29.01.2008

Merci Jérôme !!!

Et oui, j'ai envie aujourd'hui de rendre hommage à ce trader "fou" du nom de Jérôme Kerviel qui a fait plus pour la connaissance du monde financier qui nous entoure que tous les débats d'experts dont la télévision nous sature.

Pour autant, il en faut des experts pour nous aider à décrypter ce qui est devenu une jungle, le monde bancaire en l'occurence, où les actionnaires, les gros bien sûr (les membres des conseils d'administration notamment) sont tous disposés à "manger tout cru" les pauvres épargnants et boursicoteurs à la petite semaine que nous sommes.

Et parmi ces experts, il en est un, qui me paraît un peu plus pédagogue que les autres et surtout un peu plus enclin à défendre les intérêts des moins privilégiés.

Il s'agit de Bernard Maris qui allie, et cela le rend plutôt sympathique, la connaissance technique à une approche humaine des grands mouvements qui ébranlent la planète financière. Sans doute sa participation en qualité de chroniqueur à Charlie Hebdo n'y est-elle pas étrangère !

Mais revenons à notre trader qui, si son ambition avait été de devenir une star, a réussi son coup au-delà, sans aucun doute, de ses espérances.

J'espère qu'il s'en sortira honorablement, sa mise en examen sans avoir été mis en détention est un signe positif pour lui. Son avenir me paraît devoir être assuré car on ne peut douter que les concurrents de la Société Générale ne vont pas se priver de lui faire des offres de services à la hauteur de son "génie".

Qu'a-t-on appris au travers de cette affaire ?

Qu'un "petit" trader pouvait prendre des positions pour la banque pour laquelle il travaille pour des montants dépassant les encours de cette même banque. On parle de 50 milliards d'euros !!!

Que la Société Générale a perdu 4,9 milliards d'euros sur ces seules opérations auxquels se rajoutent 2 milliards d'euros de pertes liées aux fameux subprimes américains.

Que, pour autant, la banque fera un bénéfice consolidé, pour 2007, d'environ 800 000 millions d'euros.

Ce qui signifie que, s'il ne s'était rien passé, la banque aurait fait un bénéfice global d'environ 8 milliards d'euros.

La bonne question à se poser est : à qui aurait profité ce bénéfice colossal ? A l'évidence plus aux gros actionnaires qu'aux petits épargnants !

Et maintenant que la banque a perdu environ 7 milliards d'euros, qui va payer les pôts cassés ?

Sans aucune hésitation, plus les petits épargnants que les gros actionnaires. Cherchez l'erreur !!!

Qu'a-t-on encore appris ? Que la Société Générale, devant ce désastre, devait se recapitaliser à hauteur de 5,5 milliards d'euros et que cette recapitalisation allait être opérée par des banques étrangères.

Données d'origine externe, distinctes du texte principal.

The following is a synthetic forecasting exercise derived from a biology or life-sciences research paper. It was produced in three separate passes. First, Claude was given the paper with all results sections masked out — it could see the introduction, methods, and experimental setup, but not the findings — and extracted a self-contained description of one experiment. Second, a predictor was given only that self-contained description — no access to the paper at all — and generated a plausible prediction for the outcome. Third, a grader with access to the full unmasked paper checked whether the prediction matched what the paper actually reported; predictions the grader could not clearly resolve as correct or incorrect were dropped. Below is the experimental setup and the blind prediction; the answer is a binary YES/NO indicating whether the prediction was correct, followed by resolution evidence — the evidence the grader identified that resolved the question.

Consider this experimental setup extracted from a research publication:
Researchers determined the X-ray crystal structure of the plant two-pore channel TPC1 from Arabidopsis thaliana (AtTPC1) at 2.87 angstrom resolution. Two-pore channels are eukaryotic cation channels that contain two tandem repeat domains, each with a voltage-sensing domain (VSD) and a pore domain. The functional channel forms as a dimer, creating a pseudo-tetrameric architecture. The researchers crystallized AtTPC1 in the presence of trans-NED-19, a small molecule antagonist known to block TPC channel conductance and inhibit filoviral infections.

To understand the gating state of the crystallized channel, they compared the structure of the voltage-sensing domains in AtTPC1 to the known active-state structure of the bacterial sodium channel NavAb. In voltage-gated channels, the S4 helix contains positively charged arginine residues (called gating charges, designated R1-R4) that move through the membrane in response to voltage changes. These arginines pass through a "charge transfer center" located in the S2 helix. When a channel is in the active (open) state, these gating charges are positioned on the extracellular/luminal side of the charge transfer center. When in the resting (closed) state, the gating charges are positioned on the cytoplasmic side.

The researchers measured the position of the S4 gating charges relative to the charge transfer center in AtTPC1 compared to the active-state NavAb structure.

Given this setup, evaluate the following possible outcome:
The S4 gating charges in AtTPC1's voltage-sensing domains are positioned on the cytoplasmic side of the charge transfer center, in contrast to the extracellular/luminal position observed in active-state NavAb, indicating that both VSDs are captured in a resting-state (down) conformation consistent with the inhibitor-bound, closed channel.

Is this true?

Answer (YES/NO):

On aimerait bien, nous qui avons quelquefois, voire de plus en plus souvent, des difficultés à boucler nos fins de mois, qu'un gentil mécène vienne abonder notre compte bancaire à première demande.

Tout cela n'est évidemment pas sans conséquence.

Pour l'image de marque de la Société Générale et de ses consoeurs, pour la confiance de leurs clients envers leur banquier à une époque où l'on nous dit que si l'économie française balbutie c'est essentiellement dû à un problème de confiance.

Comment avoir confiance quand on sait que les banques n'ont en réalité la possibilité matérielle de ne rembourser que 8% des sommes que nous leur avons confiées et qu'en quelques clics informatiques notre ami Jérôme nous a réduit cette possibilité de près de 5 milliards d'euros ? Cela fait froid dans le dos. Enfin, moi, je m'en fous car mon compte n'est pas suffisamment créditeur pour que mon banquier ne puisse honorer ma demande de remboursement.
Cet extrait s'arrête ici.